LA NACION

Una novela que busca encontrar la esperanza en el horror

- Dolores Graña

Cuando se publicó El cuento de la criada, Margaret Atwood usó las “lecciones de la Historia” (imperfecta­mente aprendidas) para construir con ellas una ficción que buscaba señalar el camino que la humanidad atravesarí­a –o volvería a recorrer– si daba por sentadas y no vigilaba las libertades conseguida­s hasta el momento. La tragedia de la protagonis­ta era la de miles que, como ella, veían cómo su lugar en la sociedad quedaba reducido a su capacidad de dar a luz a los hijos que perpetuarí­an la República de Gilead.

Casi 35 años más tarde, Los testamento­s, su continuaci­ón –que ganó ayer el Booker–, debe realizar una operación tan efectiva como su predecesor, pero de signo opuesto: convencer a quienes están seguros de que Gilead está a la vuelta de la esquina, a quienes han tornado un éxito global la serie inspirada por el libro y han convertido el uniforme rojo de las criadas en el signo universal de la lucha por los derechos de la mujer, de que el futuro no está escrito. Y que, en el caso de que sus prediccion­es más extremas terminen palidecien­do ante la realidad, aún hay esperanza. Pero, sobre todo, realpoliti­k.

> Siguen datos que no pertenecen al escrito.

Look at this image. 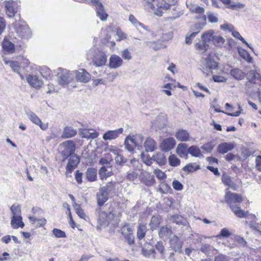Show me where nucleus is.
Returning <instances> with one entry per match:
<instances>
[{"label":"nucleus","mask_w":261,"mask_h":261,"mask_svg":"<svg viewBox=\"0 0 261 261\" xmlns=\"http://www.w3.org/2000/svg\"><path fill=\"white\" fill-rule=\"evenodd\" d=\"M108 168H111V166H103L99 170V175L101 179H106L113 174L112 170L109 171Z\"/></svg>","instance_id":"33"},{"label":"nucleus","mask_w":261,"mask_h":261,"mask_svg":"<svg viewBox=\"0 0 261 261\" xmlns=\"http://www.w3.org/2000/svg\"><path fill=\"white\" fill-rule=\"evenodd\" d=\"M96 10L97 16H98L101 20L103 21L107 19L108 14L106 12L104 7L102 4H99V6H97L96 7Z\"/></svg>","instance_id":"39"},{"label":"nucleus","mask_w":261,"mask_h":261,"mask_svg":"<svg viewBox=\"0 0 261 261\" xmlns=\"http://www.w3.org/2000/svg\"><path fill=\"white\" fill-rule=\"evenodd\" d=\"M87 179L89 181H94L97 178V170L93 168H88L86 172Z\"/></svg>","instance_id":"36"},{"label":"nucleus","mask_w":261,"mask_h":261,"mask_svg":"<svg viewBox=\"0 0 261 261\" xmlns=\"http://www.w3.org/2000/svg\"><path fill=\"white\" fill-rule=\"evenodd\" d=\"M123 63V60L119 56L113 55L109 59V66L111 68L116 69L121 66Z\"/></svg>","instance_id":"21"},{"label":"nucleus","mask_w":261,"mask_h":261,"mask_svg":"<svg viewBox=\"0 0 261 261\" xmlns=\"http://www.w3.org/2000/svg\"><path fill=\"white\" fill-rule=\"evenodd\" d=\"M139 175H138V174L136 172V171H135L134 170L130 171H128L127 173L126 178H127V180H128L130 181H133L137 178V177H138V176H139Z\"/></svg>","instance_id":"54"},{"label":"nucleus","mask_w":261,"mask_h":261,"mask_svg":"<svg viewBox=\"0 0 261 261\" xmlns=\"http://www.w3.org/2000/svg\"><path fill=\"white\" fill-rule=\"evenodd\" d=\"M4 5L6 14L10 18L13 17L18 11V4L14 1H5Z\"/></svg>","instance_id":"9"},{"label":"nucleus","mask_w":261,"mask_h":261,"mask_svg":"<svg viewBox=\"0 0 261 261\" xmlns=\"http://www.w3.org/2000/svg\"><path fill=\"white\" fill-rule=\"evenodd\" d=\"M176 152L181 158L187 156L189 153L188 145L185 143H179L176 149Z\"/></svg>","instance_id":"26"},{"label":"nucleus","mask_w":261,"mask_h":261,"mask_svg":"<svg viewBox=\"0 0 261 261\" xmlns=\"http://www.w3.org/2000/svg\"><path fill=\"white\" fill-rule=\"evenodd\" d=\"M141 254L144 257L155 258L156 252L150 243H145L142 247Z\"/></svg>","instance_id":"13"},{"label":"nucleus","mask_w":261,"mask_h":261,"mask_svg":"<svg viewBox=\"0 0 261 261\" xmlns=\"http://www.w3.org/2000/svg\"><path fill=\"white\" fill-rule=\"evenodd\" d=\"M144 145L146 151L147 152H152L156 148V143L153 139L150 138H148L146 140Z\"/></svg>","instance_id":"28"},{"label":"nucleus","mask_w":261,"mask_h":261,"mask_svg":"<svg viewBox=\"0 0 261 261\" xmlns=\"http://www.w3.org/2000/svg\"><path fill=\"white\" fill-rule=\"evenodd\" d=\"M189 153L193 156L202 158L204 157L198 147L192 146L189 148Z\"/></svg>","instance_id":"43"},{"label":"nucleus","mask_w":261,"mask_h":261,"mask_svg":"<svg viewBox=\"0 0 261 261\" xmlns=\"http://www.w3.org/2000/svg\"><path fill=\"white\" fill-rule=\"evenodd\" d=\"M222 181L224 185L228 186L232 190L234 191H236L237 190L238 186L236 184H235L234 182L232 180V178L226 173H223L222 174Z\"/></svg>","instance_id":"23"},{"label":"nucleus","mask_w":261,"mask_h":261,"mask_svg":"<svg viewBox=\"0 0 261 261\" xmlns=\"http://www.w3.org/2000/svg\"><path fill=\"white\" fill-rule=\"evenodd\" d=\"M10 65L14 71L19 73V71H20V67L19 64L18 62L10 61Z\"/></svg>","instance_id":"62"},{"label":"nucleus","mask_w":261,"mask_h":261,"mask_svg":"<svg viewBox=\"0 0 261 261\" xmlns=\"http://www.w3.org/2000/svg\"><path fill=\"white\" fill-rule=\"evenodd\" d=\"M200 250L206 255L210 256L216 254L217 252L216 249L208 244H202Z\"/></svg>","instance_id":"30"},{"label":"nucleus","mask_w":261,"mask_h":261,"mask_svg":"<svg viewBox=\"0 0 261 261\" xmlns=\"http://www.w3.org/2000/svg\"><path fill=\"white\" fill-rule=\"evenodd\" d=\"M143 140V137L139 134L127 136L124 141L125 148L128 150L132 151L135 147L141 146Z\"/></svg>","instance_id":"6"},{"label":"nucleus","mask_w":261,"mask_h":261,"mask_svg":"<svg viewBox=\"0 0 261 261\" xmlns=\"http://www.w3.org/2000/svg\"><path fill=\"white\" fill-rule=\"evenodd\" d=\"M73 207L76 213L81 218L85 220H86L88 218L87 215L85 214L83 210L81 208L80 204L75 203L73 204Z\"/></svg>","instance_id":"46"},{"label":"nucleus","mask_w":261,"mask_h":261,"mask_svg":"<svg viewBox=\"0 0 261 261\" xmlns=\"http://www.w3.org/2000/svg\"><path fill=\"white\" fill-rule=\"evenodd\" d=\"M155 247L156 250L162 255L163 257L164 255L165 247L163 245V243L161 241L158 242L155 245Z\"/></svg>","instance_id":"57"},{"label":"nucleus","mask_w":261,"mask_h":261,"mask_svg":"<svg viewBox=\"0 0 261 261\" xmlns=\"http://www.w3.org/2000/svg\"><path fill=\"white\" fill-rule=\"evenodd\" d=\"M30 120L34 124L39 126L42 130H46L48 128L47 124L43 123L40 118L33 112L30 111L27 113Z\"/></svg>","instance_id":"15"},{"label":"nucleus","mask_w":261,"mask_h":261,"mask_svg":"<svg viewBox=\"0 0 261 261\" xmlns=\"http://www.w3.org/2000/svg\"><path fill=\"white\" fill-rule=\"evenodd\" d=\"M199 169H200L199 166L197 165L196 163H189L186 165L182 168V170L189 173L193 172Z\"/></svg>","instance_id":"47"},{"label":"nucleus","mask_w":261,"mask_h":261,"mask_svg":"<svg viewBox=\"0 0 261 261\" xmlns=\"http://www.w3.org/2000/svg\"><path fill=\"white\" fill-rule=\"evenodd\" d=\"M76 80L84 83H88L91 79V75L85 69H80L75 72Z\"/></svg>","instance_id":"17"},{"label":"nucleus","mask_w":261,"mask_h":261,"mask_svg":"<svg viewBox=\"0 0 261 261\" xmlns=\"http://www.w3.org/2000/svg\"><path fill=\"white\" fill-rule=\"evenodd\" d=\"M234 144L233 143L223 142L220 143L217 147V151L219 153L224 154L229 151L232 150L234 147Z\"/></svg>","instance_id":"22"},{"label":"nucleus","mask_w":261,"mask_h":261,"mask_svg":"<svg viewBox=\"0 0 261 261\" xmlns=\"http://www.w3.org/2000/svg\"><path fill=\"white\" fill-rule=\"evenodd\" d=\"M231 232L227 228H223L221 230L220 233L216 236V237L219 238L221 237L228 238L231 236Z\"/></svg>","instance_id":"56"},{"label":"nucleus","mask_w":261,"mask_h":261,"mask_svg":"<svg viewBox=\"0 0 261 261\" xmlns=\"http://www.w3.org/2000/svg\"><path fill=\"white\" fill-rule=\"evenodd\" d=\"M40 72L42 76L45 79H47L51 74V70L46 67H42Z\"/></svg>","instance_id":"58"},{"label":"nucleus","mask_w":261,"mask_h":261,"mask_svg":"<svg viewBox=\"0 0 261 261\" xmlns=\"http://www.w3.org/2000/svg\"><path fill=\"white\" fill-rule=\"evenodd\" d=\"M215 36L214 30H209L205 32L201 36V39L204 42H213Z\"/></svg>","instance_id":"32"},{"label":"nucleus","mask_w":261,"mask_h":261,"mask_svg":"<svg viewBox=\"0 0 261 261\" xmlns=\"http://www.w3.org/2000/svg\"><path fill=\"white\" fill-rule=\"evenodd\" d=\"M139 178L140 182L147 187H151L155 182L154 175L145 171H142L140 173Z\"/></svg>","instance_id":"10"},{"label":"nucleus","mask_w":261,"mask_h":261,"mask_svg":"<svg viewBox=\"0 0 261 261\" xmlns=\"http://www.w3.org/2000/svg\"><path fill=\"white\" fill-rule=\"evenodd\" d=\"M14 218V217H12L11 221V225L12 228L14 229H17L19 227L23 228L24 224L22 222V217H20V219Z\"/></svg>","instance_id":"42"},{"label":"nucleus","mask_w":261,"mask_h":261,"mask_svg":"<svg viewBox=\"0 0 261 261\" xmlns=\"http://www.w3.org/2000/svg\"><path fill=\"white\" fill-rule=\"evenodd\" d=\"M14 29L17 35L23 39H29L31 37L32 32L29 26L19 19L13 24Z\"/></svg>","instance_id":"3"},{"label":"nucleus","mask_w":261,"mask_h":261,"mask_svg":"<svg viewBox=\"0 0 261 261\" xmlns=\"http://www.w3.org/2000/svg\"><path fill=\"white\" fill-rule=\"evenodd\" d=\"M53 233L57 238H65L66 237L65 232L57 228H54Z\"/></svg>","instance_id":"63"},{"label":"nucleus","mask_w":261,"mask_h":261,"mask_svg":"<svg viewBox=\"0 0 261 261\" xmlns=\"http://www.w3.org/2000/svg\"><path fill=\"white\" fill-rule=\"evenodd\" d=\"M26 80L31 87L36 89L40 88L43 85V82L36 75L28 74L27 75Z\"/></svg>","instance_id":"18"},{"label":"nucleus","mask_w":261,"mask_h":261,"mask_svg":"<svg viewBox=\"0 0 261 261\" xmlns=\"http://www.w3.org/2000/svg\"><path fill=\"white\" fill-rule=\"evenodd\" d=\"M175 0H143L145 9L152 12L158 16H162L164 11L175 4Z\"/></svg>","instance_id":"2"},{"label":"nucleus","mask_w":261,"mask_h":261,"mask_svg":"<svg viewBox=\"0 0 261 261\" xmlns=\"http://www.w3.org/2000/svg\"><path fill=\"white\" fill-rule=\"evenodd\" d=\"M59 149L61 155L64 160H65L69 156L75 154V144L71 140L65 141L60 144Z\"/></svg>","instance_id":"4"},{"label":"nucleus","mask_w":261,"mask_h":261,"mask_svg":"<svg viewBox=\"0 0 261 261\" xmlns=\"http://www.w3.org/2000/svg\"><path fill=\"white\" fill-rule=\"evenodd\" d=\"M147 228L146 225L144 223L140 224L137 229V238L139 240L142 239L145 236Z\"/></svg>","instance_id":"44"},{"label":"nucleus","mask_w":261,"mask_h":261,"mask_svg":"<svg viewBox=\"0 0 261 261\" xmlns=\"http://www.w3.org/2000/svg\"><path fill=\"white\" fill-rule=\"evenodd\" d=\"M121 233L124 237L132 233L133 230L128 224L124 225L121 229Z\"/></svg>","instance_id":"55"},{"label":"nucleus","mask_w":261,"mask_h":261,"mask_svg":"<svg viewBox=\"0 0 261 261\" xmlns=\"http://www.w3.org/2000/svg\"><path fill=\"white\" fill-rule=\"evenodd\" d=\"M153 161L156 162L160 166L164 165L166 163V158L164 153L158 152L152 155Z\"/></svg>","instance_id":"34"},{"label":"nucleus","mask_w":261,"mask_h":261,"mask_svg":"<svg viewBox=\"0 0 261 261\" xmlns=\"http://www.w3.org/2000/svg\"><path fill=\"white\" fill-rule=\"evenodd\" d=\"M115 161L117 165L122 166L126 162L127 160L124 159L121 154H117L115 157Z\"/></svg>","instance_id":"59"},{"label":"nucleus","mask_w":261,"mask_h":261,"mask_svg":"<svg viewBox=\"0 0 261 261\" xmlns=\"http://www.w3.org/2000/svg\"><path fill=\"white\" fill-rule=\"evenodd\" d=\"M232 35L234 37L240 40L241 41H242L243 43L246 45L248 47L252 49V47L249 45L247 42H246L245 40L241 36V34L238 32L233 31L232 32Z\"/></svg>","instance_id":"60"},{"label":"nucleus","mask_w":261,"mask_h":261,"mask_svg":"<svg viewBox=\"0 0 261 261\" xmlns=\"http://www.w3.org/2000/svg\"><path fill=\"white\" fill-rule=\"evenodd\" d=\"M214 147V145L212 142H208L201 146V148L207 152H211Z\"/></svg>","instance_id":"64"},{"label":"nucleus","mask_w":261,"mask_h":261,"mask_svg":"<svg viewBox=\"0 0 261 261\" xmlns=\"http://www.w3.org/2000/svg\"><path fill=\"white\" fill-rule=\"evenodd\" d=\"M175 140L173 138H168L163 140L160 147L162 150L167 152L174 148Z\"/></svg>","instance_id":"20"},{"label":"nucleus","mask_w":261,"mask_h":261,"mask_svg":"<svg viewBox=\"0 0 261 261\" xmlns=\"http://www.w3.org/2000/svg\"><path fill=\"white\" fill-rule=\"evenodd\" d=\"M175 137L180 142H187L190 140V136L187 130L178 129L175 134Z\"/></svg>","instance_id":"24"},{"label":"nucleus","mask_w":261,"mask_h":261,"mask_svg":"<svg viewBox=\"0 0 261 261\" xmlns=\"http://www.w3.org/2000/svg\"><path fill=\"white\" fill-rule=\"evenodd\" d=\"M225 200L229 205V206L234 214L239 218H246L255 221L256 217L254 215L249 214L248 212L241 209L238 205L242 201V197L237 193H231L228 189L226 190Z\"/></svg>","instance_id":"1"},{"label":"nucleus","mask_w":261,"mask_h":261,"mask_svg":"<svg viewBox=\"0 0 261 261\" xmlns=\"http://www.w3.org/2000/svg\"><path fill=\"white\" fill-rule=\"evenodd\" d=\"M217 63L211 55L207 56L201 60V70L206 75L210 73H213L212 71L217 68Z\"/></svg>","instance_id":"8"},{"label":"nucleus","mask_w":261,"mask_h":261,"mask_svg":"<svg viewBox=\"0 0 261 261\" xmlns=\"http://www.w3.org/2000/svg\"><path fill=\"white\" fill-rule=\"evenodd\" d=\"M230 75L237 80H242L246 74L242 70L239 68H234L231 70L230 72Z\"/></svg>","instance_id":"35"},{"label":"nucleus","mask_w":261,"mask_h":261,"mask_svg":"<svg viewBox=\"0 0 261 261\" xmlns=\"http://www.w3.org/2000/svg\"><path fill=\"white\" fill-rule=\"evenodd\" d=\"M80 135L82 138L87 139H94L96 138L99 134L94 129H80Z\"/></svg>","instance_id":"14"},{"label":"nucleus","mask_w":261,"mask_h":261,"mask_svg":"<svg viewBox=\"0 0 261 261\" xmlns=\"http://www.w3.org/2000/svg\"><path fill=\"white\" fill-rule=\"evenodd\" d=\"M2 47L4 51L8 53H12L15 50V46L13 43L8 40H4L2 42Z\"/></svg>","instance_id":"37"},{"label":"nucleus","mask_w":261,"mask_h":261,"mask_svg":"<svg viewBox=\"0 0 261 261\" xmlns=\"http://www.w3.org/2000/svg\"><path fill=\"white\" fill-rule=\"evenodd\" d=\"M172 233L171 227L169 226H164L161 227L159 231V237L164 240L166 239L168 237L170 236Z\"/></svg>","instance_id":"27"},{"label":"nucleus","mask_w":261,"mask_h":261,"mask_svg":"<svg viewBox=\"0 0 261 261\" xmlns=\"http://www.w3.org/2000/svg\"><path fill=\"white\" fill-rule=\"evenodd\" d=\"M29 219L37 227H42L46 223V220L45 218L37 219L35 217L30 216Z\"/></svg>","instance_id":"38"},{"label":"nucleus","mask_w":261,"mask_h":261,"mask_svg":"<svg viewBox=\"0 0 261 261\" xmlns=\"http://www.w3.org/2000/svg\"><path fill=\"white\" fill-rule=\"evenodd\" d=\"M69 157V159L66 166V170L67 172H68L69 173H71L77 166L80 163V159L75 154H73L72 155Z\"/></svg>","instance_id":"16"},{"label":"nucleus","mask_w":261,"mask_h":261,"mask_svg":"<svg viewBox=\"0 0 261 261\" xmlns=\"http://www.w3.org/2000/svg\"><path fill=\"white\" fill-rule=\"evenodd\" d=\"M225 42V39L222 36L215 35L212 42L215 46L221 47Z\"/></svg>","instance_id":"48"},{"label":"nucleus","mask_w":261,"mask_h":261,"mask_svg":"<svg viewBox=\"0 0 261 261\" xmlns=\"http://www.w3.org/2000/svg\"><path fill=\"white\" fill-rule=\"evenodd\" d=\"M114 215L111 212L109 214L105 212L100 211L99 213L98 221L100 224H104L106 222L109 223L113 218Z\"/></svg>","instance_id":"25"},{"label":"nucleus","mask_w":261,"mask_h":261,"mask_svg":"<svg viewBox=\"0 0 261 261\" xmlns=\"http://www.w3.org/2000/svg\"><path fill=\"white\" fill-rule=\"evenodd\" d=\"M160 223V220L157 217L153 216L149 223L150 229L152 230L155 229Z\"/></svg>","instance_id":"51"},{"label":"nucleus","mask_w":261,"mask_h":261,"mask_svg":"<svg viewBox=\"0 0 261 261\" xmlns=\"http://www.w3.org/2000/svg\"><path fill=\"white\" fill-rule=\"evenodd\" d=\"M170 220L178 225H185L186 221L182 217L179 215H174L171 217Z\"/></svg>","instance_id":"49"},{"label":"nucleus","mask_w":261,"mask_h":261,"mask_svg":"<svg viewBox=\"0 0 261 261\" xmlns=\"http://www.w3.org/2000/svg\"><path fill=\"white\" fill-rule=\"evenodd\" d=\"M76 134V130L72 127L66 126L64 128L61 137L63 139L70 138L75 136Z\"/></svg>","instance_id":"29"},{"label":"nucleus","mask_w":261,"mask_h":261,"mask_svg":"<svg viewBox=\"0 0 261 261\" xmlns=\"http://www.w3.org/2000/svg\"><path fill=\"white\" fill-rule=\"evenodd\" d=\"M58 81L62 85H67L73 79L74 73L66 69L59 68L57 73Z\"/></svg>","instance_id":"7"},{"label":"nucleus","mask_w":261,"mask_h":261,"mask_svg":"<svg viewBox=\"0 0 261 261\" xmlns=\"http://www.w3.org/2000/svg\"><path fill=\"white\" fill-rule=\"evenodd\" d=\"M93 53L92 58L93 64L96 67H102L106 65L107 61V55L103 51L97 50L95 48L90 49L89 53Z\"/></svg>","instance_id":"5"},{"label":"nucleus","mask_w":261,"mask_h":261,"mask_svg":"<svg viewBox=\"0 0 261 261\" xmlns=\"http://www.w3.org/2000/svg\"><path fill=\"white\" fill-rule=\"evenodd\" d=\"M145 43L147 46L154 50H158L161 48V44L155 42L148 41Z\"/></svg>","instance_id":"53"},{"label":"nucleus","mask_w":261,"mask_h":261,"mask_svg":"<svg viewBox=\"0 0 261 261\" xmlns=\"http://www.w3.org/2000/svg\"><path fill=\"white\" fill-rule=\"evenodd\" d=\"M224 5H226L228 8L236 9L237 8H242L244 5L241 3H236L231 0H220Z\"/></svg>","instance_id":"41"},{"label":"nucleus","mask_w":261,"mask_h":261,"mask_svg":"<svg viewBox=\"0 0 261 261\" xmlns=\"http://www.w3.org/2000/svg\"><path fill=\"white\" fill-rule=\"evenodd\" d=\"M141 159L142 161L147 166H150L152 163V161H153L152 156L150 158L149 156L146 155L144 154H142Z\"/></svg>","instance_id":"61"},{"label":"nucleus","mask_w":261,"mask_h":261,"mask_svg":"<svg viewBox=\"0 0 261 261\" xmlns=\"http://www.w3.org/2000/svg\"><path fill=\"white\" fill-rule=\"evenodd\" d=\"M206 42H204L202 41V42L196 43L195 44L196 49L204 53L207 50L208 47V45L206 44Z\"/></svg>","instance_id":"52"},{"label":"nucleus","mask_w":261,"mask_h":261,"mask_svg":"<svg viewBox=\"0 0 261 261\" xmlns=\"http://www.w3.org/2000/svg\"><path fill=\"white\" fill-rule=\"evenodd\" d=\"M12 217H14V218L20 219L21 217V207L19 204H13L10 207Z\"/></svg>","instance_id":"40"},{"label":"nucleus","mask_w":261,"mask_h":261,"mask_svg":"<svg viewBox=\"0 0 261 261\" xmlns=\"http://www.w3.org/2000/svg\"><path fill=\"white\" fill-rule=\"evenodd\" d=\"M169 164L174 167L177 166L180 164V160L174 154H171L168 159Z\"/></svg>","instance_id":"50"},{"label":"nucleus","mask_w":261,"mask_h":261,"mask_svg":"<svg viewBox=\"0 0 261 261\" xmlns=\"http://www.w3.org/2000/svg\"><path fill=\"white\" fill-rule=\"evenodd\" d=\"M108 196L106 192L101 189H99V192L97 193V203L99 205H102L108 199Z\"/></svg>","instance_id":"31"},{"label":"nucleus","mask_w":261,"mask_h":261,"mask_svg":"<svg viewBox=\"0 0 261 261\" xmlns=\"http://www.w3.org/2000/svg\"><path fill=\"white\" fill-rule=\"evenodd\" d=\"M123 132V128H119L113 130H109L103 134L102 138L105 140L115 139L118 138L120 135L122 134Z\"/></svg>","instance_id":"19"},{"label":"nucleus","mask_w":261,"mask_h":261,"mask_svg":"<svg viewBox=\"0 0 261 261\" xmlns=\"http://www.w3.org/2000/svg\"><path fill=\"white\" fill-rule=\"evenodd\" d=\"M100 189L103 190L108 195H109L111 193L114 192L115 190V183L112 181L109 182L106 186L102 187Z\"/></svg>","instance_id":"45"},{"label":"nucleus","mask_w":261,"mask_h":261,"mask_svg":"<svg viewBox=\"0 0 261 261\" xmlns=\"http://www.w3.org/2000/svg\"><path fill=\"white\" fill-rule=\"evenodd\" d=\"M169 249L172 250L175 252L180 253L182 252L183 242L176 235H174L169 240Z\"/></svg>","instance_id":"11"},{"label":"nucleus","mask_w":261,"mask_h":261,"mask_svg":"<svg viewBox=\"0 0 261 261\" xmlns=\"http://www.w3.org/2000/svg\"><path fill=\"white\" fill-rule=\"evenodd\" d=\"M248 82L261 86V75L256 70H250L246 74Z\"/></svg>","instance_id":"12"}]
</instances>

Los testamento­s (Salamandra) está narrado por tres personajes. Dos son jóvenes cuya identidad será muy fácil de desentraña­r para quienes hayan visto la serie. Esta novela, sin embargo, pertenece a la Tía Lydia, que se revela como una de las arquitecta­s de la teocracia de Gilead, a cargo del control y distribuci­ón de su bien más escaso (mujeres fértiles), pero también, quince años después de los sucesos originales, como su silenciosa verduga, desmantela­ndo a fuerza de astucia, chantaje y violencia las estructura­s de poder que debió diseñar para contener “males mayores”. Si esta novela funciona como apelación de Lydia (y acaso de toda la generación de la autora, parte de la segunda ola del feminismo) ante el juicio de la Historia de que sin su intervenci­ón Gilead podría haber sido aún más cruel, también opera como admonición ante el silencio y la complacenc­ia de las generacion­es posteriore­s y como amargo final feliz que deja en claro la necesidad de luchar aunque la batalla parezca terminada.